Supplied text:
We investigated whether chromosome 9p21.3 single-nucleotide polymorphisms (SNPs), identified in coronary heart disease (CHD) genome-wide association scans, added significantly to the predictive utility for CHD of conventional risk factors (CRF) in the Framingham risk score (FRS) algorithm.


In the Northwick Park Heart Study II of 2742 men (270 CHD events occurring during a 15-year prospective study), rs10757274 A>G [mean frequency G = 0.48 (95% CI 0.47-0.50)] was genotyped. Using the area under the ROC curve (A(ROC)) and the likelihood ratio (LR) statistic, we assessed the discriminatory performance of the FRS based on CRFs with and without genotype.


rs10757274 A>G was associated with incident CHD, with an effect size as reported previously [hazard ratio in GG vs AA men of 1.60 (95% CI 1.12-2.28)], independent of CRFs and family history of CHD. Although the A(ROC) for CRFs alone [0.62 (95% CI 0.58-0.66)] did not increase significantly (P = 0.14) when rs10757274 A>G genotype was added [0.64 (95% CI 0.60-0.68)], including genotype gave better fit (LR P = 0.01) and including rs10757274 moved 369 men (13.5% of the total) into more accurate risk categories. To model polygenic effects, 10 hypothetical, randomly assigned gene variants, with similar effect size and frequencies were added. Two variants made significant A(ROC) improvements to the FRS prediction (P = 0.01), whereas further variants had smaller incremental effects (final A(ROC) = 0.71, P <0.001 vs CRFs; LR vs CRFs P <0.0001).


Although overall, rs10757274 did not add substantially to the usefulness of the FRS for predicting future events, it did improve reclassification of CHD risk, and thus may have clinical utility.

Provided data:
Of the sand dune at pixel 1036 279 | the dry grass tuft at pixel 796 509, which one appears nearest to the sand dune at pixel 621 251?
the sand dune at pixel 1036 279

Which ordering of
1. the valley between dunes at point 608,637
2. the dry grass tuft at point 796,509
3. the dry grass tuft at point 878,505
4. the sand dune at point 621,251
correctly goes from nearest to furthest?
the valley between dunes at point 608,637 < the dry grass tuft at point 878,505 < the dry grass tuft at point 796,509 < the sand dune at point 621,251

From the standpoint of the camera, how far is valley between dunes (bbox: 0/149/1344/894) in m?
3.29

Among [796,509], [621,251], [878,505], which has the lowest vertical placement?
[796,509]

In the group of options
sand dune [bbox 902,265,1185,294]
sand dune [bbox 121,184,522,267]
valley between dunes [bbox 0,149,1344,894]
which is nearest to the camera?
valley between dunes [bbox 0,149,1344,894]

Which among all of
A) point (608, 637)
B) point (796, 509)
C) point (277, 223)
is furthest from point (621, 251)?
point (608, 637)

Assignment:
Copy the chromosome 9p21.3 abstract starting at "We investigated whether" and ending at "score (FRS) algorithm.", with "conventional risk factors" switched to "traditional risk factors". The lines above have no connection to the chromosome 9p21.3 abstract.

Written answer:
We investigated whether chromosome 9p21.3 single-nucleotide polymorphisms (SNPs), identified in coronary heart disease (CHD) genome-wide association scans, added significantly to the predictive utility for CHD of traditional risk factors (CRF) in the Framingham risk score (FRS) algorithm.